Monday, February 9, 2009

RegExp Options Explained

Now we will get to the various options you may give your regexp-engine. Please keep in mind that this depends on the engine you are working with. I will explain the options that apply to most implementations of regular expressions.

You should use The RegexCoach and play around with the examples while checking and unchecking the options.




(i) -> case insensitive matching

/(cat.*?)(cat)(.*?)$/i

The Cat and the Cat?

If we use case insensitive matching it will not matter if ,,cat’’ is capitalized or not.

(s) -> single line matching

/(cat.*?)(cat)(.*?)$/is

the cat and
the cat?

The engine will do a multi line match without the need to put a \n. In this case the newline is included in the wildcard (dot). In other words the string is regarded as a single line even if it contains more than one line.

(m) -> multi line matching

(cat)(.*?)[\?]$

the cat and dog?
the cat?
cat?

The multi line option changes the behavior of the anchors ^ and $ . The will work for each line and not start and end of the whole string.

(x) -> exclude unescaped whitespaces

(cat)\s(.*?) [\?]$

the cat and dog?

We have an escaped whitespace \s and an unescaped space _ after the second group (). If you turn (x) on, the engine will ignore that there needs to be a space before the ?.

(g) -> match globally

(cat)(.*?)

the cat and dog?
cats and dogs

If you wand to use the expression several times on a string, you need to make it global. This will continue the match on the string after the first match. This is very useful if you use the match in a while context.

Friday, January 30, 2009

Look Ahead Behind and Around

The look-ahead is used to only match the string if something lies ahead or does not lie ahead of the current match. The trick is that the look-ahead does not consume parts of the string. A second match would also consider parts of string, where the previous look-ahead matched.

positive look-ahead

(truck|car)s(?=\s)

Do trucks like cars?

This will only match trucks because cars is not followed by a whitespace.

negative look-ahead

(truck|car)s(?!\s)

Do trucks like cars?

This will only match cars because it is not followed by a whitespace.

positive look-behind

(?<=\s)(truck|car)

Are cars scary?

This will only match the first car and not the car in s-car-y because a whitespace needs to be behind the match.

negative look-behind

(?<!\s)(truck|car)

Are cars scary?

This will match the second car in scary because an s is not a whitespace.

look-around

(?<=[\ss])(truck|car)(?=[sy])

Are cars scary?

This will match both ,,car’’ . whitespace or s on the left and s or y on the right.
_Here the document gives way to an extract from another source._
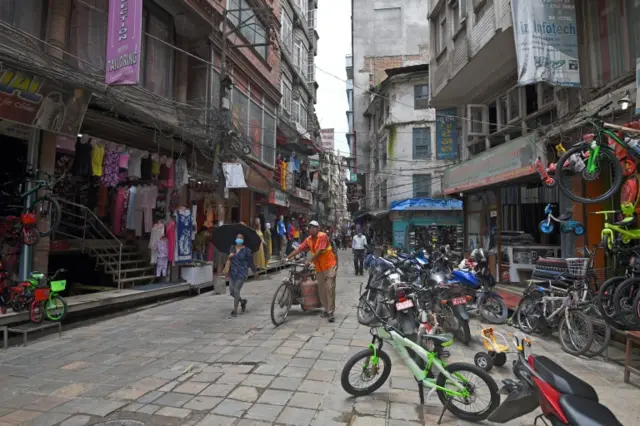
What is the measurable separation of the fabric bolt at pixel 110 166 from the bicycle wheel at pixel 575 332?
9741 mm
(?<=[\ss])(truck|car)(?![sy])

Do cars like carpets ?

Now the car in carpets will match.

Wednesday, January 28, 2009

Alternation

Sometimes you do not need exact matches, or you need to decide between several options. You can define two or more options for the regexp-engine to match. This works like an logical or .

(vehicle|car|van|truck)

I love my car!
I like my van!
My vehicle likes me!
Do trucks like cars ?

This group matches anything with vehicle or car or van or truck.

If you put an s behind the group, only the plural will match.

(vehicle|car|van|truck)s

Do trucks like cars ?

Repetition

Like you have learned using the plus and star for repeating, it is also possible to specify the repetition of groups or character classes more exactly.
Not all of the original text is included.